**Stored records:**
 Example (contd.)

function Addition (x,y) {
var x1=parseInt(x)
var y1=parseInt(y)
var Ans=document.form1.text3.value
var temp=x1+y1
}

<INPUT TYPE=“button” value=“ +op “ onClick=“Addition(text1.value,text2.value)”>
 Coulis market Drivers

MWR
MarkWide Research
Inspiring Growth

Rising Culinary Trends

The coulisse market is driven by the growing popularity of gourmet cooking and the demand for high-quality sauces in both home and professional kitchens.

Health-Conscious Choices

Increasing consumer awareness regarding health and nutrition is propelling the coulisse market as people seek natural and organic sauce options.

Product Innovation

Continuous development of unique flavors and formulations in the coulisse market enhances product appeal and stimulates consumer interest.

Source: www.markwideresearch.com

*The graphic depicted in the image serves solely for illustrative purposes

==

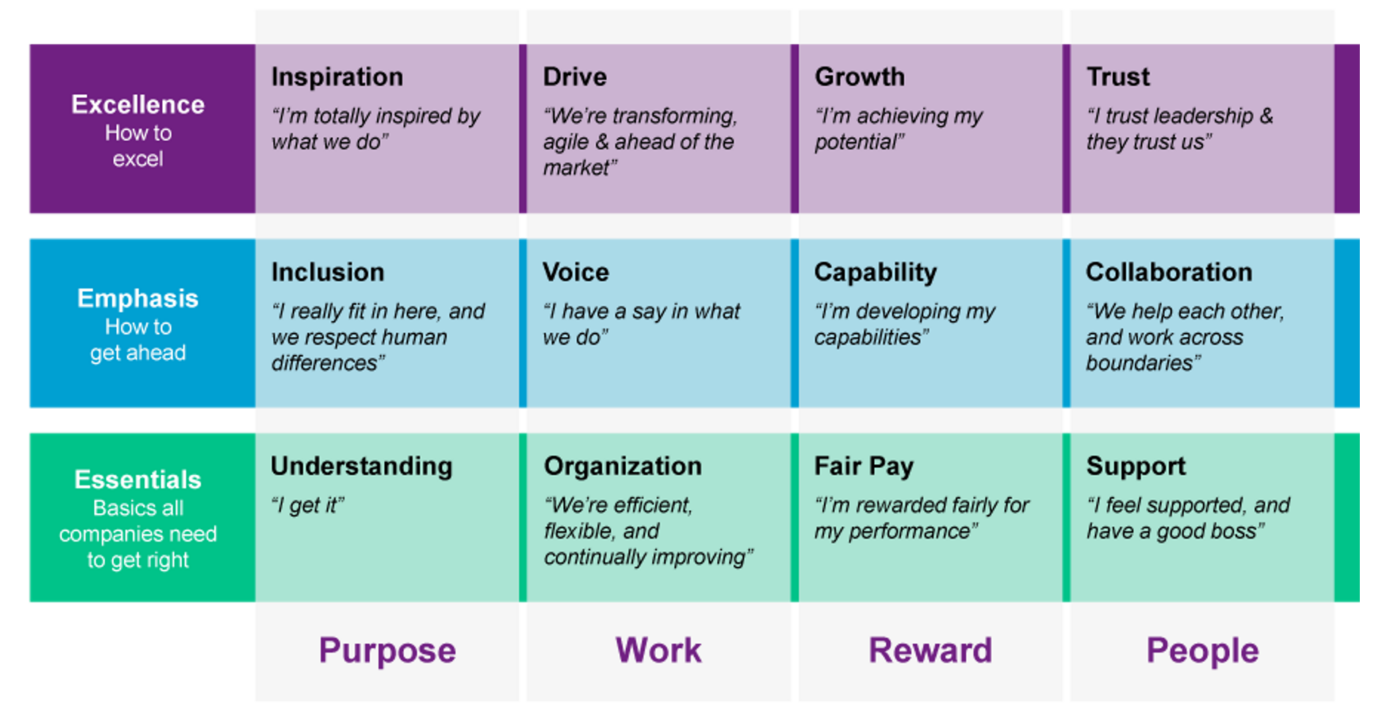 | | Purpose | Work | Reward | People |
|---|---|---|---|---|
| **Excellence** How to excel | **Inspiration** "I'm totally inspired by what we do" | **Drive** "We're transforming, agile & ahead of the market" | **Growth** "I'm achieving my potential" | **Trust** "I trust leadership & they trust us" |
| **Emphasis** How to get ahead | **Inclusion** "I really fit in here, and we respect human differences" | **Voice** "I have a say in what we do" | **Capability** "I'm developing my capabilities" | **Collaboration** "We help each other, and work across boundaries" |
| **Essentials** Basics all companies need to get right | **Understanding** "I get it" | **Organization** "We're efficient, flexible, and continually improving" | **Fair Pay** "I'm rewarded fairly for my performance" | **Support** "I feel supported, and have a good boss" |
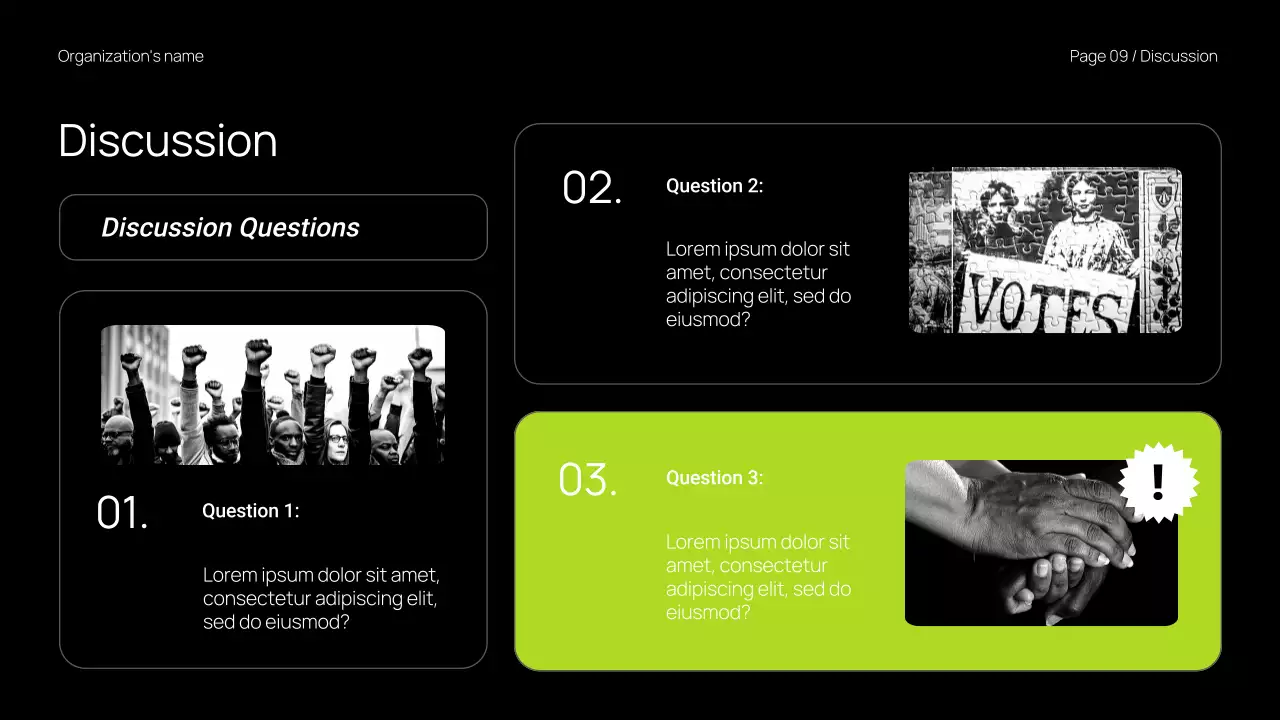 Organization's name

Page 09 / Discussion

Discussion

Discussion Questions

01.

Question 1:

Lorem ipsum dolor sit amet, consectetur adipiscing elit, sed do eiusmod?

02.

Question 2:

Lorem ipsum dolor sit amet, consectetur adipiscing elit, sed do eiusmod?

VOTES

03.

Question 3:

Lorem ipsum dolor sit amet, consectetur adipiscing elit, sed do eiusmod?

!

**How to complete this task:** Nothing should appear in the answer except the lines above from the line with "Coulis market Drivers" through the line with "Health-Conscious Choices", both included, written out exactly.

**Result:**
 Coulis market Drivers

MWR
MarkWide Research
Inspiring Growth

Rising Culinary Trends

The coulisse market is driven by the growing popularity of gourmet cooking and the demand for high-quality sauces in both home and professional kitchens.

Health-Conscious Choices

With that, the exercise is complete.